Sortir d’une approche proverbiale du renseignement, construire les bases scientifiques d’une démarche de renseignement suppose d’en connaître les fondements épistémologiques et de démêler les fils des différentes écoles tentées d’en accaparer l’approche.
Pour une théorie moderne du renseignement
For a Modern Theory of Intelligence
Leaving behind the proverbial approach to intelligence, constructing the scientific bases of a measure for intelligence supposes that one is familiar with the epistemological foundations and the detangling of different schools attempting to monopolize the approach.

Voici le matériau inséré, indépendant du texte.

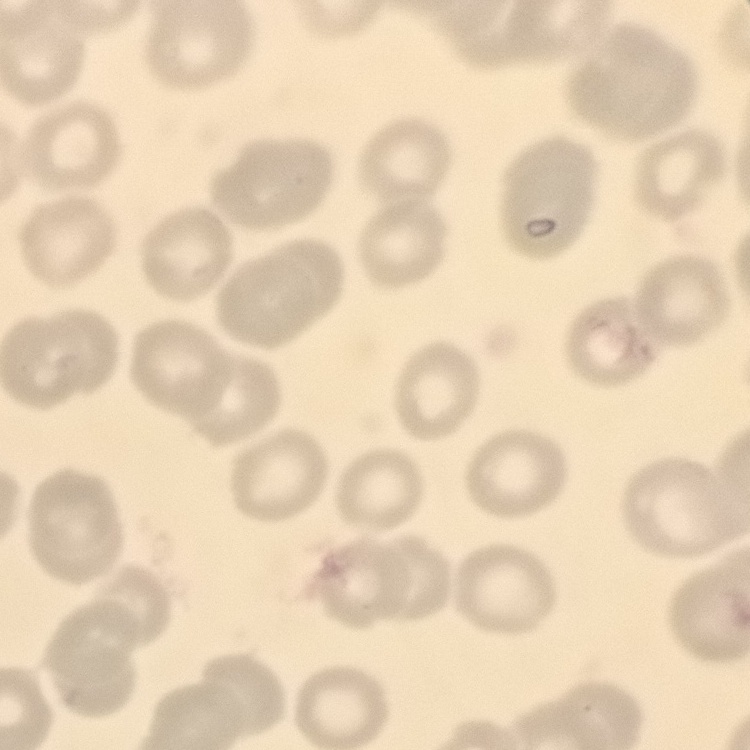
Summary:
  - Erythrocyte morphology: no rouleaux formation
  - Stain: Field's or Giemsa
  - Image type: one tile cut from a larger photomicrograph
  - Preparation: thin blood smear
Identify the parasite.
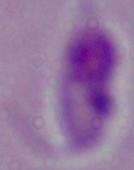

This is Leishmania.

Summary:
  - Magnification: 1000x
  - Modality: photomicrograph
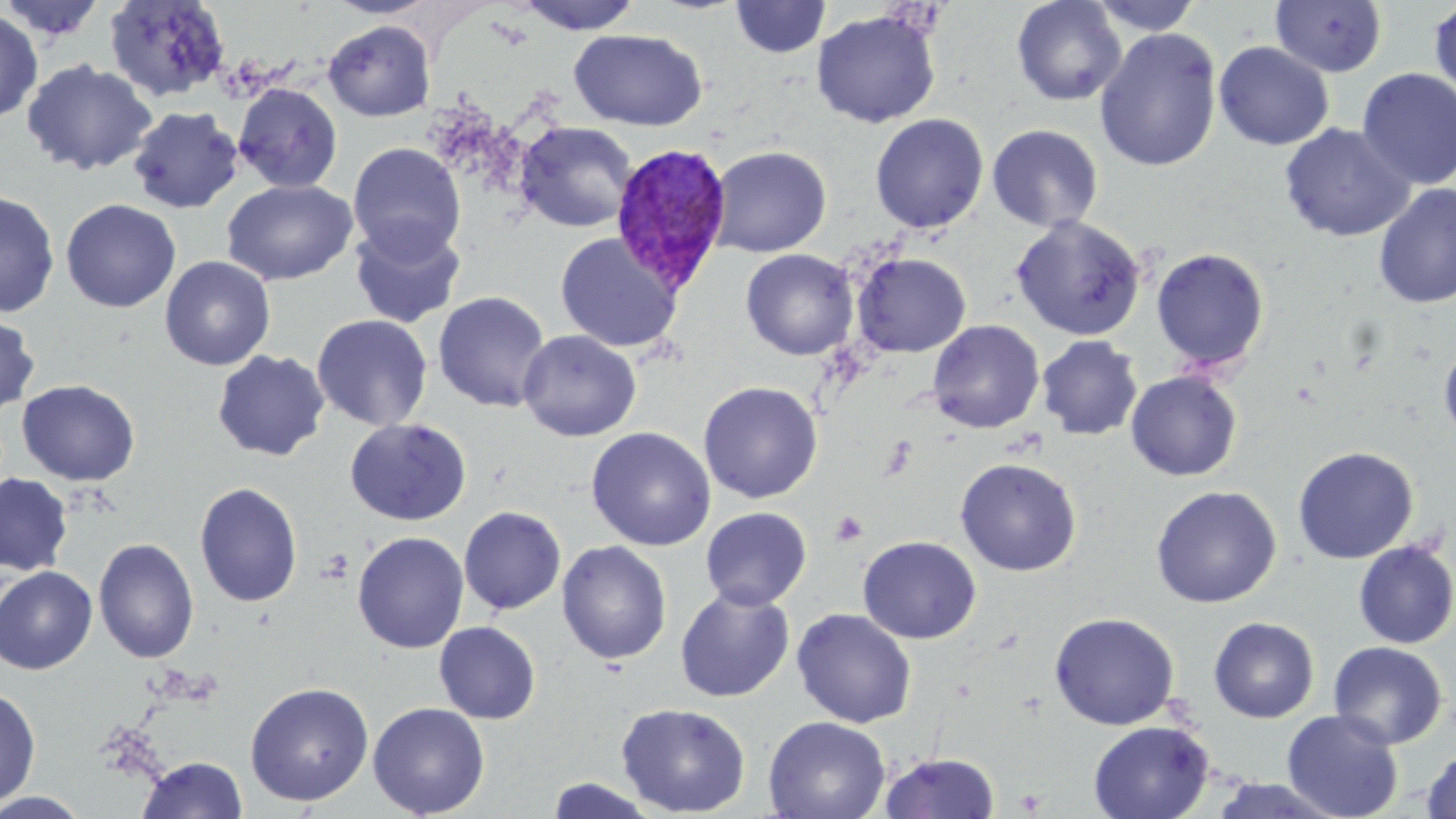
slide-level diagnosis = Plasmodium vivax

Héritière des pratiques de la Résistance, la communauté française du renseignement s’est longtemps enorgueillie d’une culture de l’action clandestine aux dépens de la production de connaissances stratégiques. L’analyse, parent pauvre du renseignement, a souffert d’une image peu valorisante. D’une qualité plutôt médiocre comme en témoigne avec franchise Michel Rocard, ancien Premier ministre, elle n’est pas plus appréciée au niveau opérationnel parce que souvent jugée trop abstraite et en décalage avec la réalité. Dans la réflexion qui suit, l’auteur propose de mettre en évidence la faiblesse épistémologique du renseignement et d’esquisser les bases d’une réflexion en faveur d’une théorie moderne du renseignement.
Une science proverbiale
La « science » du renseignement est pauvre. « De L’art de la guerre de Sun Tzu » aux traités de Frédéric II, Ray de Saint Genies (1754), Sionville (1756), Maurice de Saxe (1757) (1), le « plus vieux métier du monde » repose sur une épistémologie primitive dont les maximes constituent le principal héritage. En France, c’est Montluc qui fait encore référence : « Si l’ost sait ce que fait l’ost, l’ost bat l’ost », suivi d’Auguste Comte : « Savoir pour prévoir afin de pouvoir » (2).